Extract to read:
--- START ---

Taxes ARE theft, you don't have the option to not pay them. What if I came to your house with a gun, and said.. "I need $3,000 from you, so I can refurbish your lawn, I noticed it was looking bad and this could drive down property values." Fearful of my gun, you give me the $3,000... a few days later, I come by and throw a few grass seeds out. Is that theft? You did gain a benefit, I did do what I said, but you didn't have any choice but to comply, I had a gun.
Most tax collectors don't carry guns (well, the USA might be an exception here- but that's another thread). If you live in Haiti or Zimbabwe, you might end up with seeds, but in any major advanced country, what you will get for your money is police, fire, ambulance protection, customs and border control, hospitals, schools, medical research, environmental protection, banking and financial regulation (well, sort of..), and a host of other services. Try handing all these out to the "free market", and see how much you will be paying, after profits and $30M CEO salaries have been costed in.
What portion of a nation's wealth an individual ends up with is as much a political and philosophical issue as it is an economic one. Unless one has lived their life on a desert island, then all they are today is an amalgam of the benefits they have received from society (education, medical care, use of roads, airports, and other infrastructure, advantages from previous research and development, and other benefits, the vast majority- even in the uber-right USA- publically funded), and their own efforts. Furthermore, even for the tenacious, the value of what they produce is also up for debate. Some of the most wealthy today "earned" their money in the financial sector, charging huge fees for dubious ventures, creating underhanded schemes such as sub-prime mortgages, or embezzling $30M salaries while crashing their companies.

--- END ---

Available data:
--- START ---

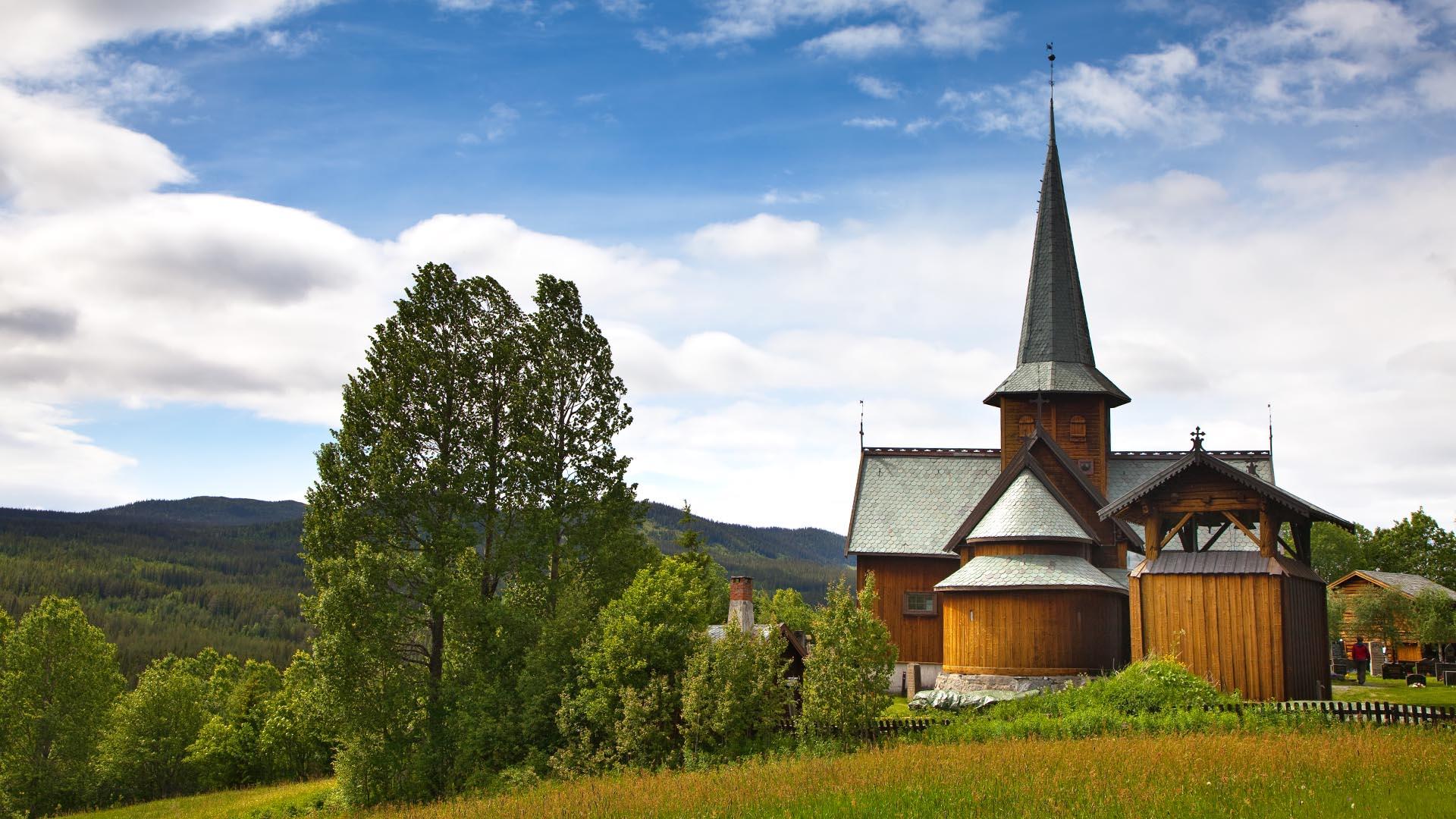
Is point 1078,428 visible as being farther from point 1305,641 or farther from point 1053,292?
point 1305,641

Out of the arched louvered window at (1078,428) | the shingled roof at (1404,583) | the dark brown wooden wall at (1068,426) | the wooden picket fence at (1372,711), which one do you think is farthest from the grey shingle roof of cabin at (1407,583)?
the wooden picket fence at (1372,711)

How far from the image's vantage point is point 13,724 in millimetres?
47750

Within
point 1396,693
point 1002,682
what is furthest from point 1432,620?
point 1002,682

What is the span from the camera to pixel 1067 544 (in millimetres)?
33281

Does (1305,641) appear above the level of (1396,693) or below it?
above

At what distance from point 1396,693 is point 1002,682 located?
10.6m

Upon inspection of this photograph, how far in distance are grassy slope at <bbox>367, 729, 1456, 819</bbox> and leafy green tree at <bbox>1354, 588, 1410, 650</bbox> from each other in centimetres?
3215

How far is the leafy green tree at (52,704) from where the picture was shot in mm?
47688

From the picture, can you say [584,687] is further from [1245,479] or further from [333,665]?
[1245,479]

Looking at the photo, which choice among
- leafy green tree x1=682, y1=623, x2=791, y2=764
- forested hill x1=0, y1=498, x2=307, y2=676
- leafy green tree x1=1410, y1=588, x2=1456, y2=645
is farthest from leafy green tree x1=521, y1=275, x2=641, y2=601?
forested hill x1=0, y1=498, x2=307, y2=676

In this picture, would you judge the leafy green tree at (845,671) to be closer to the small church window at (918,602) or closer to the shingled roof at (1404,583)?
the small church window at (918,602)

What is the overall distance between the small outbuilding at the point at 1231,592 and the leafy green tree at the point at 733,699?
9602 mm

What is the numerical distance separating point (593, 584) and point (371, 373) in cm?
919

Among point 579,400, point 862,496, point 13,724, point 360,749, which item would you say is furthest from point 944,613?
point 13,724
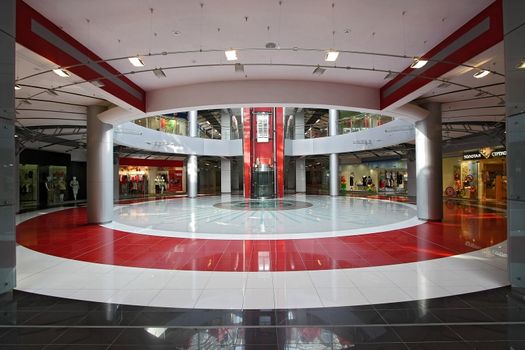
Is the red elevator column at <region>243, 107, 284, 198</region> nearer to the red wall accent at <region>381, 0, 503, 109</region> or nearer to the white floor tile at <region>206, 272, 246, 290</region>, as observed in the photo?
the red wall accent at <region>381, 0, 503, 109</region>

--- END ---

Goal of the exercise: Copy out the whole tax debate word for word. The records have nothing to do with this.

Solution for this exercise:
Taxes ARE theft, you don't have the option to not pay them. What if I came to your house with a gun, and said.. "I need $3,000 from you, so I can refurbish your lawn, I noticed it was looking bad and this could drive down property values." Fearful of my gun, you give me the $3,000... a few days later, I come by and throw a few grass seeds out. Is that theft? You did gain a benefit, I did do what I said, but you didn't have any choice but to comply, I had a gun.
Most tax collectors don't carry guns (well, the USA might be an exception here- but that's another thread). If you live in Haiti or Zimbabwe, you might end up with seeds, but in any major advanced country, what you will get for your money is police, fire, ambulance protection, customs and border control, hospitals, schools, medical research, environmental protection, banking and financial regulation (well, sort of..), and a host of other services. Try handing all these out to the "free market", and see how much you will be paying, after profits and $30M CEO salaries have been costed in.
What portion of a nation's wealth an individual ends up with is as much a political and philosophical issue as it is an economic one. Unless one has lived their life on a desert island, then all they are today is an amalgam of the benefits they have received from society (education, medical care, use of roads, airports, and other infrastructure, advantages from previous research and development, and other benefits, the vast majority- even in the uber-right USA- publically funded), and their own efforts. Furthermore, even for the tenacious, the value of what they produce is also up for debate. Some of the most wealthy today "earned" their money in the financial sector, charging huge fees for dubious ventures, creating underhanded schemes such as sub-prime mortgages, or embezzling $30M salaries while crashing their companies.